[Request] Return the data below word for word, starting with the line that contains "In this picture, which of" and going on through the last line of the data, both included.

[Records for the task]
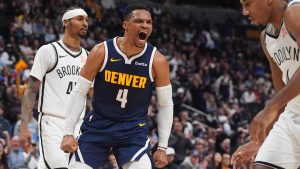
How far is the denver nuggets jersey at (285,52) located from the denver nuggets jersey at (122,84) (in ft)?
4.26

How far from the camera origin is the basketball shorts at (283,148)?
14.3ft

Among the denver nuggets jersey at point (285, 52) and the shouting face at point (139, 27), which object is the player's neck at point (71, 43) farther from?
the denver nuggets jersey at point (285, 52)

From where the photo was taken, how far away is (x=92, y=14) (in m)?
20.9

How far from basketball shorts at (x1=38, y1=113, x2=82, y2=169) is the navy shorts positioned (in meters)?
0.94

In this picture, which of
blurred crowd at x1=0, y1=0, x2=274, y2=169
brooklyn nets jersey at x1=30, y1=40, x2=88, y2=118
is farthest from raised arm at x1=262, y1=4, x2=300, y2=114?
blurred crowd at x1=0, y1=0, x2=274, y2=169

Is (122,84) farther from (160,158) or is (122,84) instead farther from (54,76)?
(54,76)

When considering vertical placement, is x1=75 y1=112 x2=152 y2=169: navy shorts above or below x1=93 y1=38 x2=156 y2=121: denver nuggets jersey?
below

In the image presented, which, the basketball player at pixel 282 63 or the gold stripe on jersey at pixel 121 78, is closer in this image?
the basketball player at pixel 282 63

[Solution for this exercise]
In this picture, which of
blurred crowd at x1=0, y1=0, x2=274, y2=169
brooklyn nets jersey at x1=30, y1=40, x2=88, y2=118
is farthest from raised arm at x1=262, y1=4, x2=300, y2=114?
blurred crowd at x1=0, y1=0, x2=274, y2=169

Is (122,84) farther from (160,158) or is (122,84) instead farther from (54,76)?
(54,76)

When considering vertical placement, is x1=75 y1=112 x2=152 y2=169: navy shorts above or below x1=93 y1=38 x2=156 y2=121: denver nuggets jersey?
below

In the image presented, which, the basketball player at pixel 282 63 or the gold stripe on jersey at pixel 121 78, is closer in this image?
the basketball player at pixel 282 63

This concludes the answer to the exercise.